The Behavior of Tutoring Systems

  • Kurt VanLehn

Intro

  • Tutoring systems are described as having two loops.
  • The outer loop executes once for each task, where a task usually consists of solving a complex, multi-step problem
  • The inner loop executes once for each step taken by the student in the solution of a task. The inner loop can give feedback and hints on each step. The inner loop can also assess the student’s evolving competence and update a student model, which is used by the outer loop to select a next task that is appropriate for the student.
  • A task usually takes several minutes to an hour or so. Most tutors assume that the student is working alone on a task, but some (e.g., Zachary et al., 1999) have the student work as one member of a multi-student team.
  • The tasks and the tutor’s user interface are usually designed so that completing a task requires multiple steps, where a step is a user interface action that the student takes in order to achieve a task.
  • Let us use knowledge for the information possessed by students that determines their behavior on task. Let us also assume that knowledge can be decomposed, and let us use the term Knowledge Component for the units into which it is decomposed.
  • Knowledge Component
  • Learning Event
  • Modeling Transfer
  • Predicting Student learning Curve
  • Tutor

THE OUTER LOOP

  • The main responsibility of the outer loop is to decide which task the student should do next. Its other responsibilities, such as presenting the task to the student, are more mundane and will not be mentioned again.

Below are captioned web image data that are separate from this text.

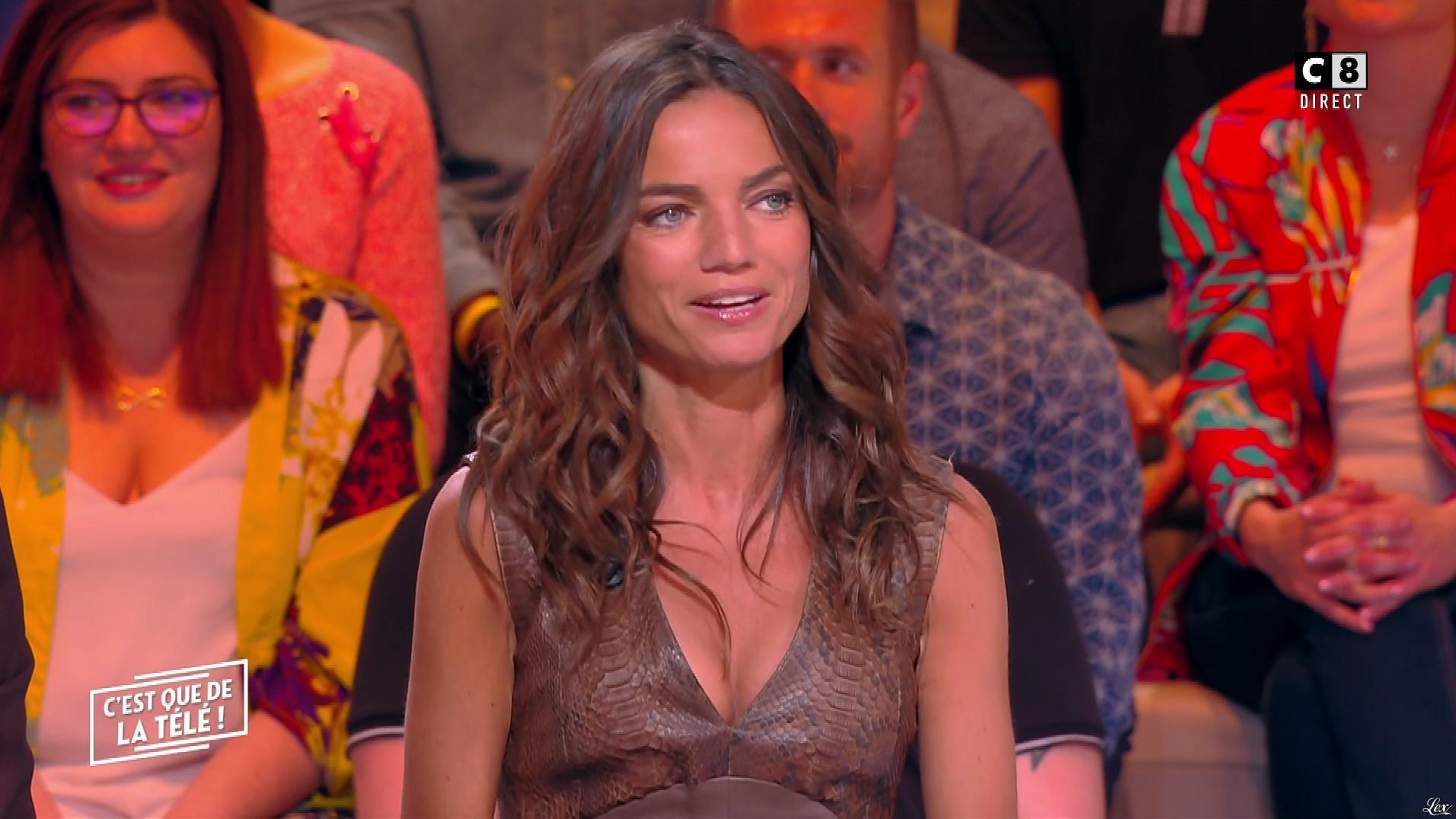 FrancesÇa Antoniotti dans c'est Que de la Télé. Diffusé à la télévision le 22/10/18.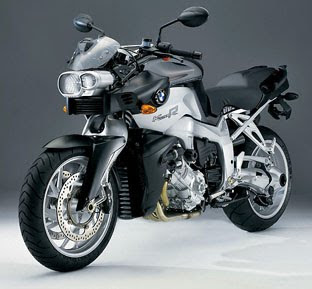 motorcycle BMW K1200S
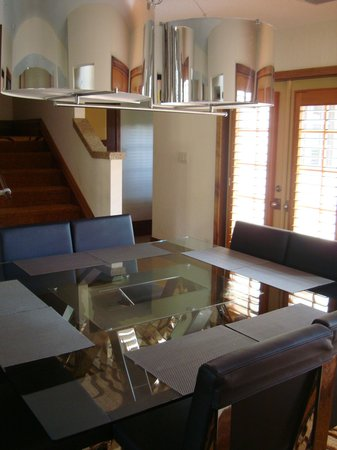 Villas of Grand Cypress: Dining area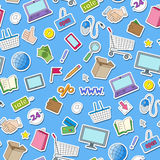 Il fondo senza cuciture sul tema di acquisto e di Internet online compera, icone variopinte degli autoadesivi su fondo blu Fotografie Stock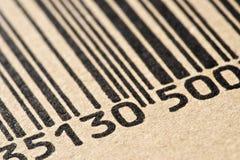 Código de barras impreso en una caja de cartón foto de archivo libre de regalías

The main design issues are (1) selecting a task intelligently and (2) obtaining a rich set of tasks to select from.

Task Selection

  • The outer loop displays a menu and lets the student select the next task.
  • The outer loop assigns tasks in a fixed sequence
  • Mastery learning
  • Macroadaptation
  • In addition to selecting a task, some tutoring systems also select a mode for the task. For instance, Steve can either (1) demonstrate how to do the task by taking each step itself and explaining it, or (2) hint each step before the student attempts it, or (3) let the student try to solve the task without such unsolicited hints.
  • In addition to providing some kind of mechanism for selecting tasks, the designer must provide a set of tasks for the outer loop to select from. It is often surprising how many problems are necessary in order to field a tutoring system. For a 13 week semester at 10 problems per week, the tutoring system needs 130 problems at minimum
  • Ideally, the tutor can generate its own tasks when given a specification of the desired characteristics.
  • For instance, given a specification of a Knowledge Component to be taught, the SQL- Tutor (Martin & Mitrovic, 2002) generates a database query, written in SQL, that involves the Knowledge Component. A human author then writes text for a problem that has this database query as its solution. Using this technique, a human author was able to create 200 problems in about 3 hours— enough for a 6 week instructional module in an SQL course. Such programs are called problem generators.

THE INNER LOOP

  • Whereas the outer loop is about tasks, the inner loop is about steps within a task

MINIMAL FEEDBACK

  • Minimal feedback usually indicates whether a step is correct or incorrect, although other categories are sometimes used as well.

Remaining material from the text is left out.